Pregnant mothers should also keep from overeating since they are not really eating for two. Obesity during pregnancy can lead to a host of complications, such as poor birth outcomes, cesarean section delivery and even postnatal depression. RNDs should draw the limits of weight gain during pregnancy to ensure optimal outcomes.
The first 1,000 days of life seem like a lot of days to count, especially from a mother who experiences physical, emotional, and social adjustments; however, it is worthwhile to note that the role of the father during pregnancy and after the baby is born should be just as important. Fathers should be supportive to their pregnant life partners by making sure that the mother is not undergoing a lot of stress. Bringing up the child is a shared responsibility where the father should play an active role in feeding and in taking care of the child. Both parents can provide a blanket of security for a growing child.

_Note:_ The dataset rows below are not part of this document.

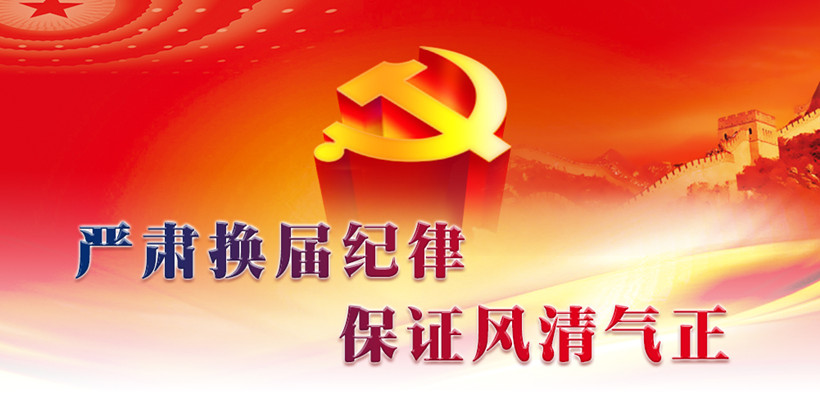 警惕換屆期間“吃喝風(fēng)”抬頭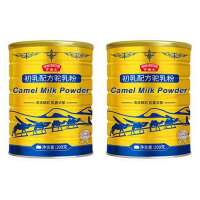 Healthy Camel Milk P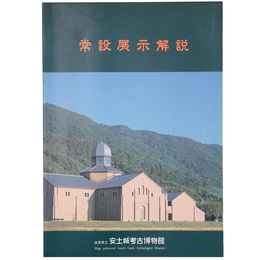 安土城考古学博物館　常設展示解説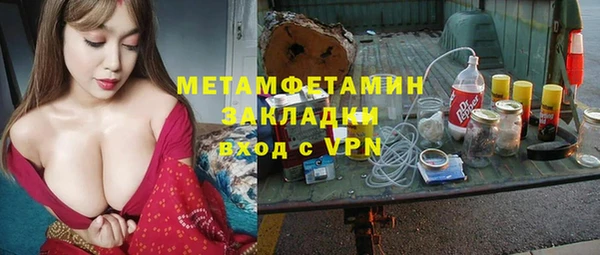 прущий лед Абдулино
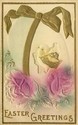 Fancy Airbrushed Embossed Chick in Pot Postcard -c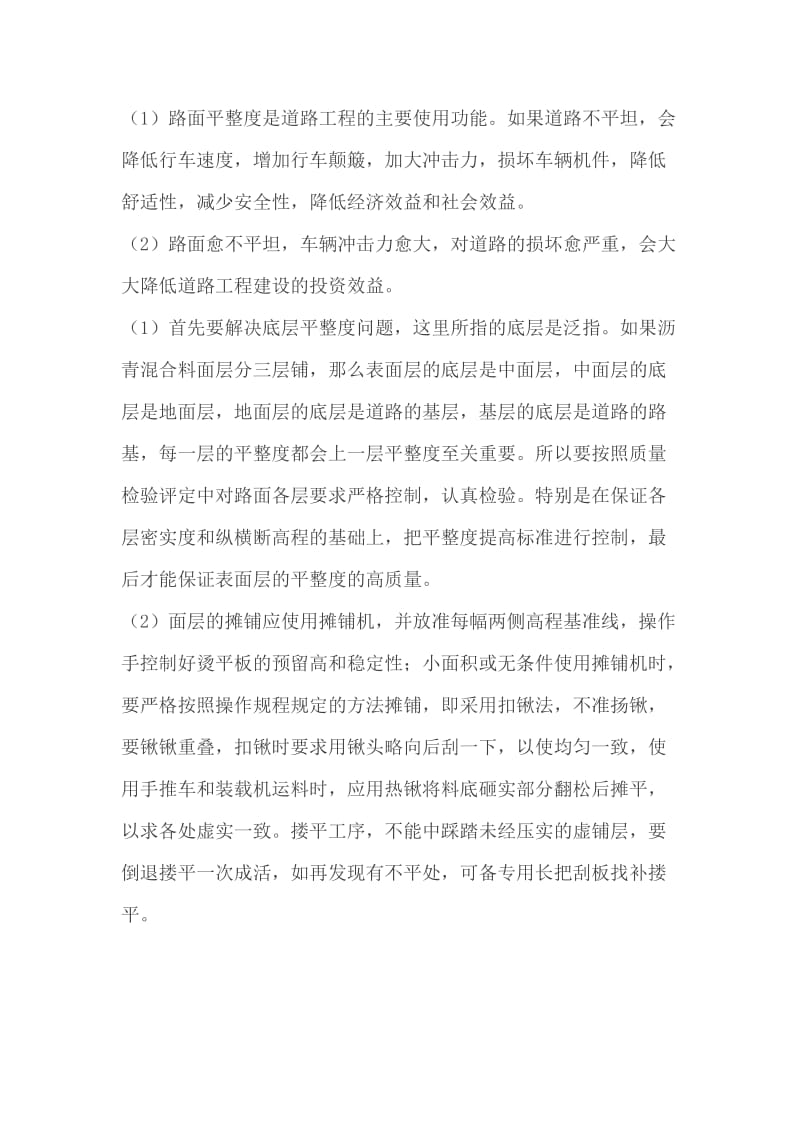 沥青路面4大常见质量通病防治措施.doc_第2页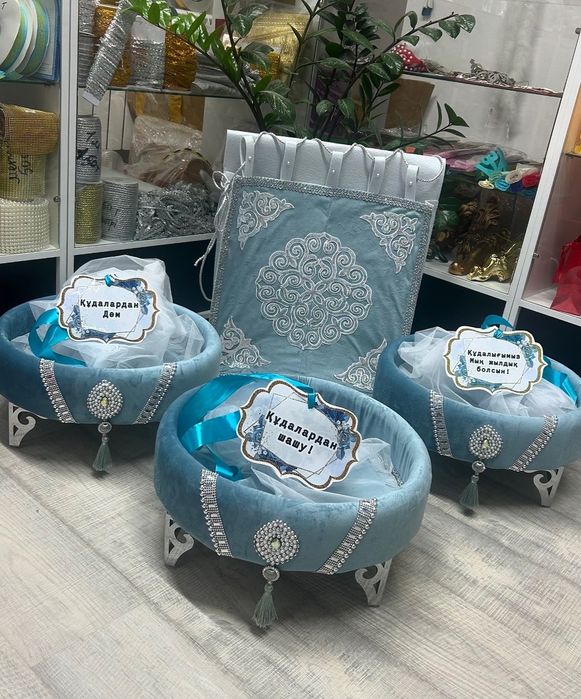 Тойбастар карзиналар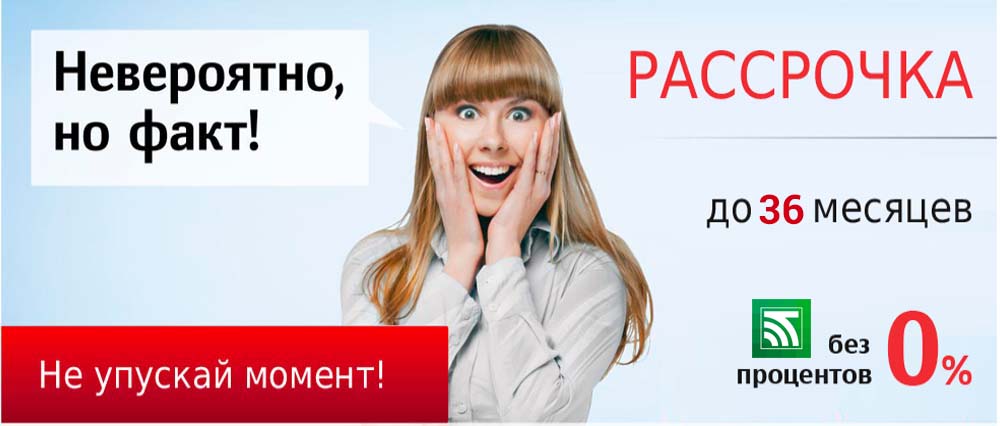 Okna v rassrochku Minsk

Definitely, parents must keep the communication lines open with their doctors and RNDs. The collaborative efforts of both the doctor and the RNDs will ensure that the child attains physical and mental development to prepare him for a healthy and productive future.

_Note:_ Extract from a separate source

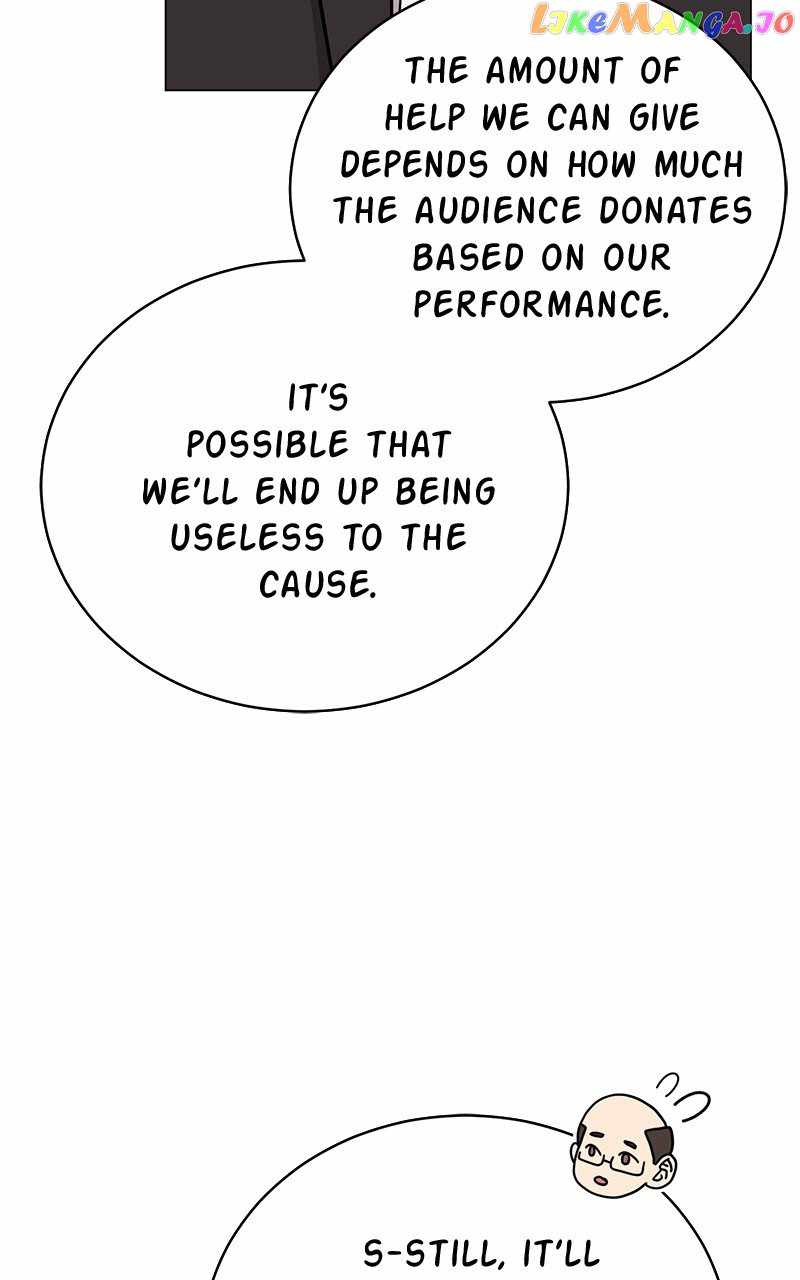 Superstar Associate Manager Chapter 74 - Page 80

Message from Ms. Velasco to Nutritionist-Dietitians
"We have to understand the roles of specific macronutrients and micronutrients that can support the physical and mental development of the mother and child through Good Nutrition. Let’s articulate the very famous ‘MoVABa’, which stands for Moderation, Variety, and Balance. Moreover, let us be a champion to combat malnutrition in the first 1,000 days. Look at it from a wider spectrum: whether undernutrition or overnutrition, it poses health risks even in later years.
No two persons are alike, thus, nutrition plans should be personalized and tailored fit for our clients, given the fact that genetics and other environmental factors may differ among individuals. Finally, it pays to apply evidence-based practice; thus RNDs should be updated on the current, effective nutrition interventions by attending NDAP’s webinars to enhance their knowledge and competencies.”